Definitions vary across vendors because some products describe any policy-based access layer as data-centric zero trust, while others require explicit binding between data labels, subject identity, and allowed use. In NHI security, that distinction matters: a service account, API key, or AI agent may be authenticated yet still be inappropriate for a particular dataset. The model becomes especially important when secrets, prompts, training data, and retrieval sources are all governed differently.

The most common misapplication is treating network segmentation as if it were data control, which occurs when teams assume that an internal workload automatically deserves broad access to sensitive data.

Examples and Use Cases

Implementing data-centric zero trust rigorously often introduces more policy design and metadata management, requiring organisations to weigh tighter data protection against higher operational complexity and slower onboarding.

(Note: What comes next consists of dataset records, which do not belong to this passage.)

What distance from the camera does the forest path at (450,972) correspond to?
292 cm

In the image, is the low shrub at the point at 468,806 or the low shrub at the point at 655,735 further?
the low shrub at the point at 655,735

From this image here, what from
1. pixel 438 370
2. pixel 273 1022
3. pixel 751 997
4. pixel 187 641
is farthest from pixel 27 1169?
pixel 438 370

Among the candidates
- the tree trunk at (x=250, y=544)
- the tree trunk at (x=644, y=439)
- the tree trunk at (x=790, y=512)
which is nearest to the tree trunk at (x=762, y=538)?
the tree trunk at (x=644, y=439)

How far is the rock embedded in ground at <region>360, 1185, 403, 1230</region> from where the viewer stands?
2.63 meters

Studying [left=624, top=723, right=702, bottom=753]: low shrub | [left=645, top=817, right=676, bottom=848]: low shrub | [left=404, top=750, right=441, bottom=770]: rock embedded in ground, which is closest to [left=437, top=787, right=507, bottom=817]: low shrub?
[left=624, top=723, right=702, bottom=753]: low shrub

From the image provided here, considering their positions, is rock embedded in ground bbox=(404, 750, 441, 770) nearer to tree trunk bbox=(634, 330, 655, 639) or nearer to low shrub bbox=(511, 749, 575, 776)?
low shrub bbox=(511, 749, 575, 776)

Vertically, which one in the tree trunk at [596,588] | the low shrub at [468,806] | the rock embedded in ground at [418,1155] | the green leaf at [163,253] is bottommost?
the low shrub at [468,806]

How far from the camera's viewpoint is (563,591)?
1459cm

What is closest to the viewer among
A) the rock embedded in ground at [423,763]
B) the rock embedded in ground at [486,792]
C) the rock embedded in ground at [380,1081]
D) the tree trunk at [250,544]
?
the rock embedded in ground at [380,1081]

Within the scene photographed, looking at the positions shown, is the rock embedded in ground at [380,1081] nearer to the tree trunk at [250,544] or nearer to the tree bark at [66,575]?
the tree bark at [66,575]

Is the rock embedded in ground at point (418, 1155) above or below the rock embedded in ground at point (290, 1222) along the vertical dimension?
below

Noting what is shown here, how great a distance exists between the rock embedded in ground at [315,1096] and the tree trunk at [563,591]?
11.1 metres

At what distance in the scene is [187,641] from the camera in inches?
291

  • An AI agent is allowed to retrieve customer records only after policy verifies the request purpose, tenant scope, and current session risk, rather than merely checking that the agent is running inside a trusted cluster.
  • A build pipeline can read configuration secrets from a controlled vault, but it cannot export them to logs, artifacts, or downstream tools unless the data policy explicitly permits that transformation.
  • A service account may query payment data for reconciliation, yet row-level or field-level controls block full-table reads and prevent reuse of that data outside the approved workflow.
  • SPIFFE-based workload identity is used to establish who the caller is, while a separate data policy determines whether the caller may touch the requested dataset; see Guide to SPIFFE and SPIRE.
  • Policy teams classify documents and embeddings so retrieval-augmented generation only returns approved content, using the governance guidance in Ultimate Guide to NHIs – Standards alongside NIST SP 800-207 Zero Trust Architecture.

Why It Matters in NHI Security

Data-centric zero trust closes a major gap in NHI governance: machine identities are often over-privileged, long-lived, and too broadly trusted once authenticated. NHIMG research shows that 97% of NHIs carry excessive privileges and 80% of identity breaches involved compromised non-human identities such as service accounts and API keys, which makes broad data access especially dangerous. The principle is reinforced by NHIMG guidance in the Ultimate Guide to NHIs – Key Research and Survey Results, where the operational problem is not just identity issuance but durable control over what those identities can actually read, write, or exfiltrate.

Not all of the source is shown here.